Par ordonnance du 12 juin 2019, le juge des référés du tribunal de grande instance de Nîmes a ordonné la remise par M. [L] à la SARL Citya Péri de différentes pièces d'archives du syndicat ainsi que le solde des fonds disponibles sous astreinte de 250 € par jour de retard passé le délai de 10 jours suivant signification de la décision, outre une somme de 1000 € sur le fondement de l'article 700 du code de procédure civile.
Par jugement du 8 novembre 2019, le juge de l'exécution du tribunal de grande instance de Nîmes a liquidé l'astreinte à la somme de 18'750 € et fixé une nouvelle astreinte définitive. Le jugement a été signifié le 19 novembre 2019 à M. [L] qui a fait appel et par décision du 5 novembre 2020, la cour d'appel de Nîmes a liquidé l'astreinte à la somme de 5000 € et condamné M. [L] à verser au syndic et au syndicat des copropriétaires la somme de 3000 € sur le fondement de l'article 700 du code de procédure civile.
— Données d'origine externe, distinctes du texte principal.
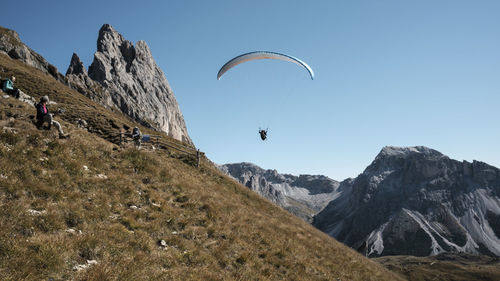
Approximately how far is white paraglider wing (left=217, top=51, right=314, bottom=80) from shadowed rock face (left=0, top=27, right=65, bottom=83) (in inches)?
3265

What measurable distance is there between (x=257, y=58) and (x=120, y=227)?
75.8ft

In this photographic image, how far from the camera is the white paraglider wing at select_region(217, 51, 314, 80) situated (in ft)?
92.1

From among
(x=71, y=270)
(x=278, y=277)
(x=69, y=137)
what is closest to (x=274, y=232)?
(x=278, y=277)

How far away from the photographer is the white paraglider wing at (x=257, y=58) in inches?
1105

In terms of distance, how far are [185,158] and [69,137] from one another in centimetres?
1602

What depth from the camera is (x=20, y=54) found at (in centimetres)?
8194

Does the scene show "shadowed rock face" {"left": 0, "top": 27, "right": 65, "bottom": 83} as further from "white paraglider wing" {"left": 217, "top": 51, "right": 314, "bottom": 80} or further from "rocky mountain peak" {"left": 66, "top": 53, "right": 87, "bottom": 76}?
"white paraglider wing" {"left": 217, "top": 51, "right": 314, "bottom": 80}

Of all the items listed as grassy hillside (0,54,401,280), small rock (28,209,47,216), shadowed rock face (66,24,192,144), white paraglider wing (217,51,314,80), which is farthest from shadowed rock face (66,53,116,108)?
small rock (28,209,47,216)

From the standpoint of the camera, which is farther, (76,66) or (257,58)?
(76,66)

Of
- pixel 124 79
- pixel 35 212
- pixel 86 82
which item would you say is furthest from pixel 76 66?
pixel 35 212

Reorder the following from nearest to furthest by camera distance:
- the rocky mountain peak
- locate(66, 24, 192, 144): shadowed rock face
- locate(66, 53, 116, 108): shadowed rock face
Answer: locate(66, 53, 116, 108): shadowed rock face
the rocky mountain peak
locate(66, 24, 192, 144): shadowed rock face

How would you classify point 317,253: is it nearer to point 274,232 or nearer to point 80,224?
point 274,232

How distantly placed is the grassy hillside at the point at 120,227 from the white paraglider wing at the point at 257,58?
609 inches

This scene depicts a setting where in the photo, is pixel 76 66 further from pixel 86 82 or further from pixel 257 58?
pixel 257 58
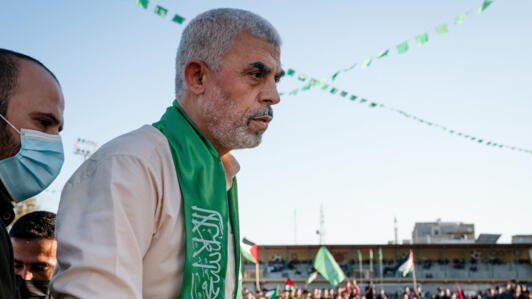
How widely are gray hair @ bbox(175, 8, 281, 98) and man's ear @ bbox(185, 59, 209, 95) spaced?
2cm

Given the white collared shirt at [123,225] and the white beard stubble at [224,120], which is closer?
the white collared shirt at [123,225]

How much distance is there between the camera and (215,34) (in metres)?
1.78

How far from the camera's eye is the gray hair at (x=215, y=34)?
1759mm

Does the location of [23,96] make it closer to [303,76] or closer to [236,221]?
[236,221]

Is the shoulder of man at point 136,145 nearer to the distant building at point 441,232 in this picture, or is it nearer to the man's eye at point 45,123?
the man's eye at point 45,123

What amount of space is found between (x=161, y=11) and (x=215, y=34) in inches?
260

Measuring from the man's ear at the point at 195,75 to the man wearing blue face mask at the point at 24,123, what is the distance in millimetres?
592

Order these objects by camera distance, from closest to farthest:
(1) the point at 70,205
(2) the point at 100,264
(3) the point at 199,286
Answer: (2) the point at 100,264, (1) the point at 70,205, (3) the point at 199,286

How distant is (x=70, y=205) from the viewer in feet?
Answer: 4.21

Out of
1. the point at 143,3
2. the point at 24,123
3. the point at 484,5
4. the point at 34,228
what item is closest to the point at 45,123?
the point at 24,123

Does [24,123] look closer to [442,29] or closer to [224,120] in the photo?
[224,120]

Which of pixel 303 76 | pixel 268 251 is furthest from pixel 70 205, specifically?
pixel 268 251

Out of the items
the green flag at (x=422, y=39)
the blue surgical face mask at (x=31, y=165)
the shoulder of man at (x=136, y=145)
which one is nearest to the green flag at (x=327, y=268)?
the green flag at (x=422, y=39)

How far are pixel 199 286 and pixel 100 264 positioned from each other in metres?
0.32
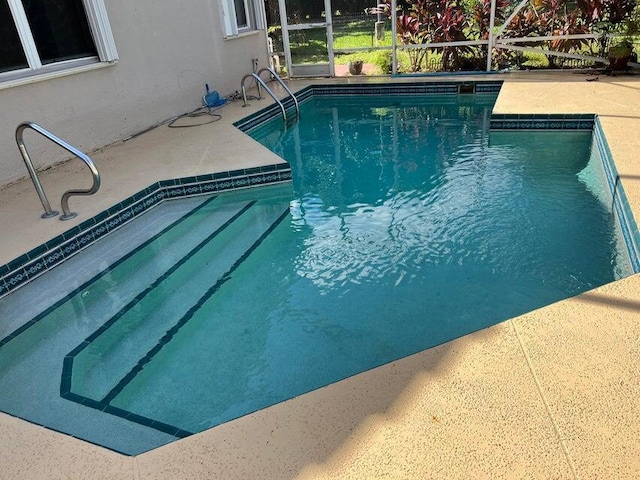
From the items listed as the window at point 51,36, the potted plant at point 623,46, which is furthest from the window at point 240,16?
the potted plant at point 623,46

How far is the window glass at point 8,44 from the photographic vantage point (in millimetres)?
4566

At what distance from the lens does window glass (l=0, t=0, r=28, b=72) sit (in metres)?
4.57

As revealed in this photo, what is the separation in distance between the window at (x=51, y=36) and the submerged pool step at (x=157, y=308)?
2652 millimetres

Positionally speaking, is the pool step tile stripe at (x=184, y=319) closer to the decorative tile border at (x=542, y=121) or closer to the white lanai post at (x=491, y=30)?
the decorative tile border at (x=542, y=121)

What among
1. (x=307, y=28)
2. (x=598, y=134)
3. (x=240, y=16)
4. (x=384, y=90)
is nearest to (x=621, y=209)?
(x=598, y=134)

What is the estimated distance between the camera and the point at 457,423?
1.75 m

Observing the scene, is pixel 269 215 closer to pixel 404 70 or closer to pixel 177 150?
pixel 177 150

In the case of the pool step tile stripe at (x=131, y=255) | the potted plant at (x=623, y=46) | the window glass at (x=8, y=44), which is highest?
the window glass at (x=8, y=44)

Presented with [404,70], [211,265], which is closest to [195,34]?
[404,70]

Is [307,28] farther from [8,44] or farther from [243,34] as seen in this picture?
[8,44]

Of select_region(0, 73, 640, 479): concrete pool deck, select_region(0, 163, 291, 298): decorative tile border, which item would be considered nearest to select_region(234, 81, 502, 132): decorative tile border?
select_region(0, 163, 291, 298): decorative tile border

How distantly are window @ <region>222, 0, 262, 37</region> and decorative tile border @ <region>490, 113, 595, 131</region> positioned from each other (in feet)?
15.1

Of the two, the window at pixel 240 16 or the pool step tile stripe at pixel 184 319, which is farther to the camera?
the window at pixel 240 16

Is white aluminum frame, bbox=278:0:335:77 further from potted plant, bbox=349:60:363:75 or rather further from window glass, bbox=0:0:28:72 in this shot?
window glass, bbox=0:0:28:72
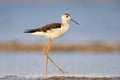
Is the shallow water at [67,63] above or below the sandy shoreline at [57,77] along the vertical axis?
below

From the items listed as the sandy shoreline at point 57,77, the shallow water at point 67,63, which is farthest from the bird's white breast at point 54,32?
the sandy shoreline at point 57,77

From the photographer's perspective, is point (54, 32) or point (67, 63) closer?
point (54, 32)

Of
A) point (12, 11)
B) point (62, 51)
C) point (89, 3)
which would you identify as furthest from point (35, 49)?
point (89, 3)

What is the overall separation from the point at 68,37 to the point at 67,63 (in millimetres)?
6919

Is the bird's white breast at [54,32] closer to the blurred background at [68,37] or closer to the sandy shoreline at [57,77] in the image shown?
the blurred background at [68,37]

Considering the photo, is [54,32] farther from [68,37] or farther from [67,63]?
[68,37]

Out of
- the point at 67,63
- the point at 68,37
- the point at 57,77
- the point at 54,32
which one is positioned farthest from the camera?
the point at 68,37

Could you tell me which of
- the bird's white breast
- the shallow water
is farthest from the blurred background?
the bird's white breast

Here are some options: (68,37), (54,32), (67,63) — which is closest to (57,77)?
(54,32)

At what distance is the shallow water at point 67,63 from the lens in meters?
17.9

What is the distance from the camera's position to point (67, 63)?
19.8m

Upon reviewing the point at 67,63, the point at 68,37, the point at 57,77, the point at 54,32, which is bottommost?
the point at 68,37

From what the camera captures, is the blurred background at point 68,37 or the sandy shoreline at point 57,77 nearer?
the sandy shoreline at point 57,77

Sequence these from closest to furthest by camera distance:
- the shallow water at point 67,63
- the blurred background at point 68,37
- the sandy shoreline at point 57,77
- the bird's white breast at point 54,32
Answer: the sandy shoreline at point 57,77, the bird's white breast at point 54,32, the shallow water at point 67,63, the blurred background at point 68,37
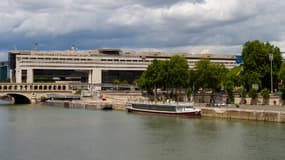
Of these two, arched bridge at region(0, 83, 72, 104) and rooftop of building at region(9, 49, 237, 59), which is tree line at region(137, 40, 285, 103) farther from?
rooftop of building at region(9, 49, 237, 59)

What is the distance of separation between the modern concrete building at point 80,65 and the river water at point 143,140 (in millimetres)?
89640

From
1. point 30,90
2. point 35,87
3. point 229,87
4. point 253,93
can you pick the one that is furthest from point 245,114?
point 35,87

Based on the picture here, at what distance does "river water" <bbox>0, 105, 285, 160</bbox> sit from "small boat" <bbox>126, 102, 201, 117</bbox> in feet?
16.4

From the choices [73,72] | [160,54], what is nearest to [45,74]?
[73,72]

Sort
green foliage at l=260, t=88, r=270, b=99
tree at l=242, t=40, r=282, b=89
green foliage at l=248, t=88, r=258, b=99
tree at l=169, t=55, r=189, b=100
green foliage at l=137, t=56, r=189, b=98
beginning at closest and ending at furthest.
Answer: green foliage at l=260, t=88, r=270, b=99 < green foliage at l=248, t=88, r=258, b=99 < tree at l=242, t=40, r=282, b=89 < tree at l=169, t=55, r=189, b=100 < green foliage at l=137, t=56, r=189, b=98

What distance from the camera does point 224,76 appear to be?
Answer: 83.3 metres

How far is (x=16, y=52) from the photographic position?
148625 mm

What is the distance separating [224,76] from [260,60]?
26.8ft

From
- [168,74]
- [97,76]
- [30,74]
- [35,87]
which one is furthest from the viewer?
[97,76]

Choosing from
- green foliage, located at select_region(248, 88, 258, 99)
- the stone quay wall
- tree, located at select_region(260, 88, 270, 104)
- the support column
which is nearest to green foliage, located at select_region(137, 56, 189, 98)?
green foliage, located at select_region(248, 88, 258, 99)

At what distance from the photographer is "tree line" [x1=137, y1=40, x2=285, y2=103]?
2990 inches

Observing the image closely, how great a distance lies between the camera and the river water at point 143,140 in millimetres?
35312

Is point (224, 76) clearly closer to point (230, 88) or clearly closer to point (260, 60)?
point (230, 88)

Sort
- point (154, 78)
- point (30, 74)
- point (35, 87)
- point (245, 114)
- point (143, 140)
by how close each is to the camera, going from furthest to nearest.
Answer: point (30, 74), point (35, 87), point (154, 78), point (245, 114), point (143, 140)
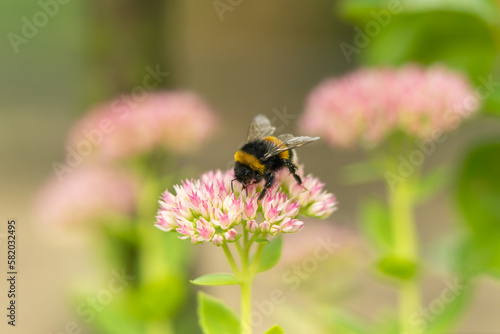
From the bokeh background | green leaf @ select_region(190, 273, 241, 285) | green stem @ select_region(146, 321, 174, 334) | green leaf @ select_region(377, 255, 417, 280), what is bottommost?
green leaf @ select_region(190, 273, 241, 285)

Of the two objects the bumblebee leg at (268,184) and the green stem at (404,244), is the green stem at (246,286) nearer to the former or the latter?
Result: the bumblebee leg at (268,184)

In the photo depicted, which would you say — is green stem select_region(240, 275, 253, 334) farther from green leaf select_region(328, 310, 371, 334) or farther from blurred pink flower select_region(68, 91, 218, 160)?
blurred pink flower select_region(68, 91, 218, 160)

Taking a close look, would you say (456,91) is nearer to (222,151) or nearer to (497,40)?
(497,40)

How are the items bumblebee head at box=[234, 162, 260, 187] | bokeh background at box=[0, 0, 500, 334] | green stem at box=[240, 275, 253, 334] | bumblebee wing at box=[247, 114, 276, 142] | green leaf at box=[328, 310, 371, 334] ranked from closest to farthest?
green stem at box=[240, 275, 253, 334] < bumblebee head at box=[234, 162, 260, 187] < bumblebee wing at box=[247, 114, 276, 142] < green leaf at box=[328, 310, 371, 334] < bokeh background at box=[0, 0, 500, 334]

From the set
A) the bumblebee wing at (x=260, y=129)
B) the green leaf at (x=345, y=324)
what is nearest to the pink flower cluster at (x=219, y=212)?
the bumblebee wing at (x=260, y=129)

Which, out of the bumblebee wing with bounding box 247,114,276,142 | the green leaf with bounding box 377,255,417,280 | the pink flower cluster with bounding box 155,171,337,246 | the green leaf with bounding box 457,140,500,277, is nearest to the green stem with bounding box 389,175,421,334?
the green leaf with bounding box 377,255,417,280

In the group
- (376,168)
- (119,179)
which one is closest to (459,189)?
(376,168)

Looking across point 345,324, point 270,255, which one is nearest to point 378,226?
point 345,324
Cet arrêt signifié le 30 novembre 2020 est définitif.
Par acte du 19 mai 2021 la SARL Citya Péri a fait saisir entre les mains de la SARL AJUP administrateur judiciaire de la société Victory gestion en redressement judiciaire, les créances de M. [L] sur celle-ci.
Par acte du 28 juin 2021, M. [I] [L] a fait assigner la SARL Citya Péri aux fins de voir:
' ordonner la mainlevée de la saisie-attribution pratiquée le 19 mai 2021,
' condamner la SARL Citya Péri à lui payer la somme de 3000 € à titre de dommages-intérêts pour procédure abusive,
' condamner la SARLCitya Péri à lui payer 3000 € sur le fondement de l'article 700 du code de procédure civile.
Par décision du 4 août 2021, le juge de l'exécution de Saint-Gaudens a :
' déclaré irrecevable la demande de mainlevée de la saisie-attribution du 19 mai 2021 entre les mains de la SELARL AJUP au préjudice de M. [I] [L],
' débouté M. [I] [L] de sa demande de mainlevée de la saisie-attribution du 19 mai 2021,
' débouté M. [I] [L] de sa demande de dommages-intérêts pour procédure abusive,
' condamné M. [I] [L] à payer à la SARL Citya Péri la somme de 2000 € sur le fondement de l'article 700 du code de procédure civile,
' condamné M. [I] [L] aux dépens.
Par déclaration du 9 août 2021,M. [I] [L] a formé appel de la décision en ce qu'elle l'a : «débouté de sa demande de mainlevée de la saisie attribution du 19 mai 2021, débouté de sa demande de dommages-intérêts pour procédure abusive,' condamné à payer à la SARL SARL Citya Péri la somme de 2000 € sur le fondement de l'article 700 du code de procédure civile, ' condamné aux dépens.».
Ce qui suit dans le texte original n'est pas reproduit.